EXCERTO DA FONTE:
········

«Crime e Castigo», por Fiódor Dostoiévski
Voltemos ao enredo deste fabuloso clássico. O protagonista desta trama, de seu nome Raskólnikov, é uma das personagens mais complexas e bem construídas que eu já tive a oportunidade de conhecer pela leitura. Ainda antes das primeiras cem páginas consegue matar duas pessoas de forma leviana e inexperiente e, mesmo matando uma pessoa a mais do que o previsto, fá-lo sem ponta de remorso. Justifica o seu crime com base na hediondez de carácter da "velha" e na necessidade que tem do dinheiro que ela possui, sendo que nem uma razão, nem outra, são justificações que verdadeiramente assentem na base do impulso homicida da personagem. Verificamos desde logo a ausência de necessidade de dinheiro quando, depois de cometido o delito, Raskólnikov não tem nem pressa de somar a quantia de dinheiro e objetos que roubou, nem destino para essa quantia. Atabalhoadamente, no meio de uma febre louca que o acompanha em grande parte da história, consegue arranjar um esconderijo para os bens que roubou, e quase mais não se lembra deles. A partir daí, começa o pesadelo de ter um segredo tão pesado e que se necessita de encobrir a todo o custo. O jovem, ex-estudante, mudou à primeira machadada e largou qualquer dignidade que tinha até então. A partir daí, mesmo com a chegada à cidade da sua mãe e irmã, Roskónikov revela-se uma pessoa cada vez mais desagradável e hostil, amargurada por um segredo que quer confessar não por culpa, mas por solidão.
Disse-o e atrapalhou-se, empalideceu: um sentimento recente e feio roçou-lhe a alma com um frio de morte; outra vez se tornou claro para ele que acabara de dizer mais uma grande mentira, que não só nunca mais teria tempo de falar de tudo, mas que nunca mais poderia, agora, falar com ninguém de coisa nenhuma. O efeito deste pensamento torturante era tão forte que, por um instante, se abstraiu por completo, se levantou e, sem olhar para ninguém, foi para a porta com a intenção de sair.

········

(Registos contidos num conjunto de dados)
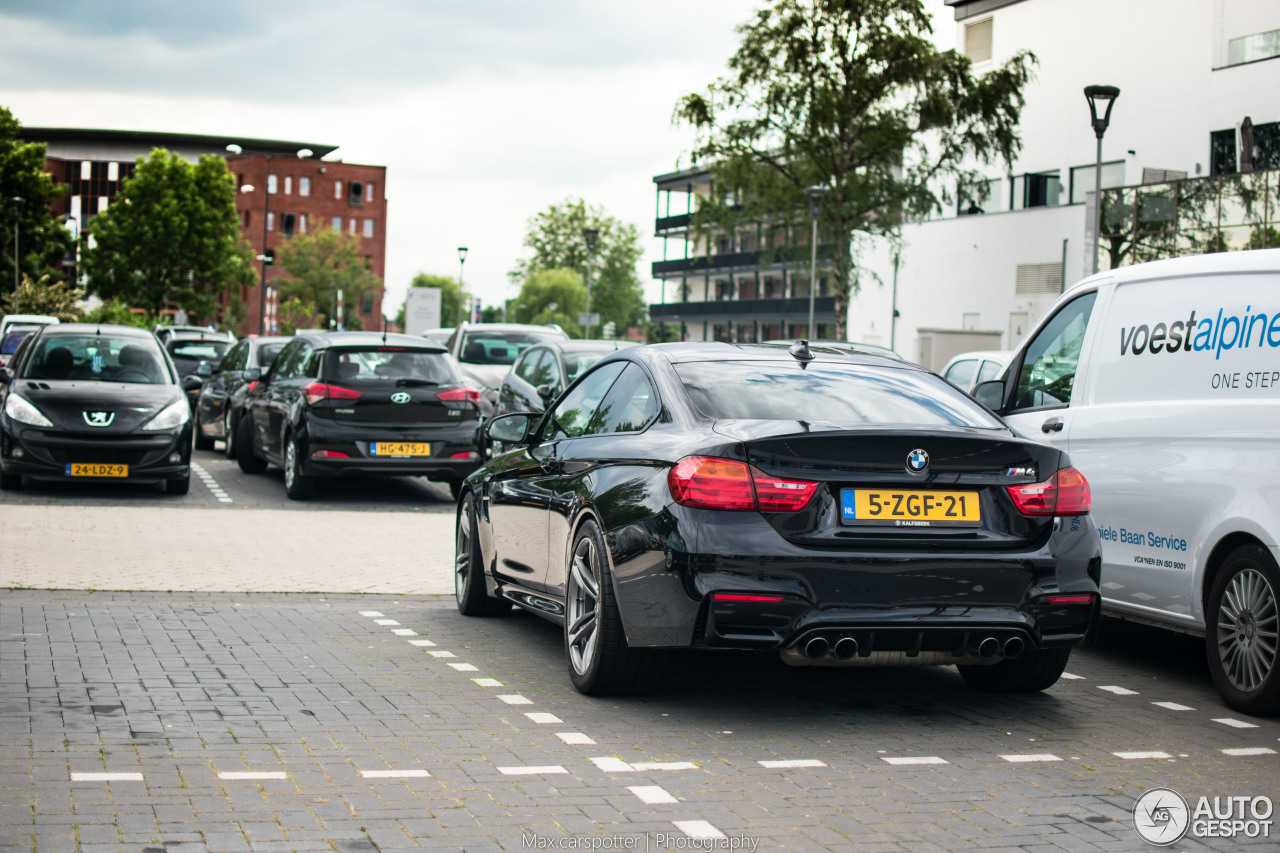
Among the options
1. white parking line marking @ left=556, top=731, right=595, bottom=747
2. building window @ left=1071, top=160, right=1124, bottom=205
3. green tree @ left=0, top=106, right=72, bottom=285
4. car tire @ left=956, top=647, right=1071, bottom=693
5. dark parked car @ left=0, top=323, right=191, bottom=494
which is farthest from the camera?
green tree @ left=0, top=106, right=72, bottom=285

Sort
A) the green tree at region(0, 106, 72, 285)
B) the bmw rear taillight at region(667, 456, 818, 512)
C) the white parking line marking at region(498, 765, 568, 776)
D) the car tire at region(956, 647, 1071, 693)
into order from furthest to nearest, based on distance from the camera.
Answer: the green tree at region(0, 106, 72, 285)
the car tire at region(956, 647, 1071, 693)
the bmw rear taillight at region(667, 456, 818, 512)
the white parking line marking at region(498, 765, 568, 776)

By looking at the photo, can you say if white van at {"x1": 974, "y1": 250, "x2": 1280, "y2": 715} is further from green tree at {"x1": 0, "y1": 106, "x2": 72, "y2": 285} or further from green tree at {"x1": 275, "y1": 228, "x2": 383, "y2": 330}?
green tree at {"x1": 275, "y1": 228, "x2": 383, "y2": 330}

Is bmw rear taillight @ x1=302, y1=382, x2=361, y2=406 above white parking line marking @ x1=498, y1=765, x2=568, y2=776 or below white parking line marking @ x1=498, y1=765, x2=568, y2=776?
above

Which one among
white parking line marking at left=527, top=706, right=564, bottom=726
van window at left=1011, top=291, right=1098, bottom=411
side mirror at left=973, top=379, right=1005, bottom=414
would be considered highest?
van window at left=1011, top=291, right=1098, bottom=411

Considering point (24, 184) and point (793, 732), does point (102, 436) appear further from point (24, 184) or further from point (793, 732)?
point (24, 184)

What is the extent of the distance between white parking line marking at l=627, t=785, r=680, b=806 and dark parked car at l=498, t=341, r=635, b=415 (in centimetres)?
1242

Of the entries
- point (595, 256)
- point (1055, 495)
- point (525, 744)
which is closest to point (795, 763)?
point (525, 744)

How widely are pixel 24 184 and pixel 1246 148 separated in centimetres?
5383

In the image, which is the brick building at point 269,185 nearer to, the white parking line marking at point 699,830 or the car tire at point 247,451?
the car tire at point 247,451

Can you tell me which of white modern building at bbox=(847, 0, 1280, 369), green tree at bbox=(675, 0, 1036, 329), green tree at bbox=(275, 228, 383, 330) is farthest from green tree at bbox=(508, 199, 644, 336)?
green tree at bbox=(675, 0, 1036, 329)

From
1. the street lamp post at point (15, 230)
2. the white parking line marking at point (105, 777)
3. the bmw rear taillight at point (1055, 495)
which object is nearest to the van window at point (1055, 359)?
the bmw rear taillight at point (1055, 495)

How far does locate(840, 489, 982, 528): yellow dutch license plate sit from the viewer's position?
580cm

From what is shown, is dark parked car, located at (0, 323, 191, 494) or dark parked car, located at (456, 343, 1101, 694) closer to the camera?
A: dark parked car, located at (456, 343, 1101, 694)

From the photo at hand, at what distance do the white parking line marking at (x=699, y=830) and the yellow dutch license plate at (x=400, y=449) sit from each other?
11334 mm
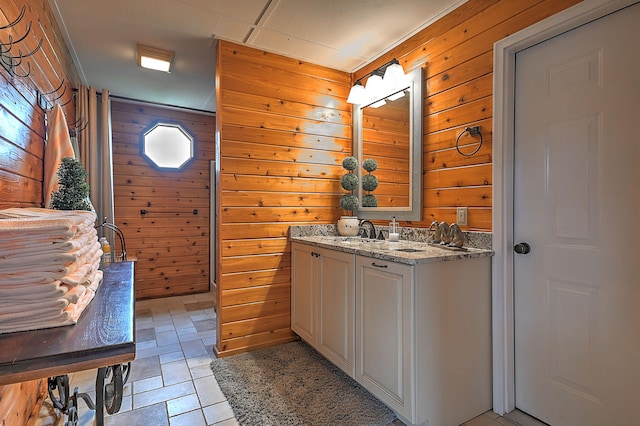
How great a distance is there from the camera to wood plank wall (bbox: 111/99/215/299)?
4.06 metres

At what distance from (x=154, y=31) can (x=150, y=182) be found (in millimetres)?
2257

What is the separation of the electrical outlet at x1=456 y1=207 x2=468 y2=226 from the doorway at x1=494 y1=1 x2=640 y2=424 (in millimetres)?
209

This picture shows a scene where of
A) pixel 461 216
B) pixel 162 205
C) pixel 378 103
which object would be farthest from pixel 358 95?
pixel 162 205

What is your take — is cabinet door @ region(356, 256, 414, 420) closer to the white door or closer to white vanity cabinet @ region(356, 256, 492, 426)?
white vanity cabinet @ region(356, 256, 492, 426)

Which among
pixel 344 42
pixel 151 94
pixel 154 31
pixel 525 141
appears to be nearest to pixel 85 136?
pixel 151 94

········

O QUE SE PEDE:
1 – Segundo o excerto da fonte sobre «Crime e Castigo», quantas pessoas mata o protagonista antes das primeiras cem páginas?
2 – Nos registos, reescreve o trecho desde a linha que contém "What is the separation" até ao fim, trocando "doorway" por "entrance" e deixando tudo o resto inalterado.

RESPOSTAS POR TAREFA:
1 – Duas pessoas.

2 –
What is the separation of the electrical outlet at x1=456 y1=207 x2=468 y2=226 from the entrance at x1=494 y1=1 x2=640 y2=424 (in millimetres)?
209

This picture shows a scene where of
A) pixel 461 216
B) pixel 162 205
C) pixel 378 103
which object would be farthest from pixel 358 95?
pixel 162 205

What is your take — is cabinet door @ region(356, 256, 414, 420) closer to the white door or closer to white vanity cabinet @ region(356, 256, 492, 426)?
white vanity cabinet @ region(356, 256, 492, 426)

Which among
pixel 344 42
pixel 151 94
pixel 154 31
pixel 525 141
appears to be nearest to pixel 85 136?
pixel 151 94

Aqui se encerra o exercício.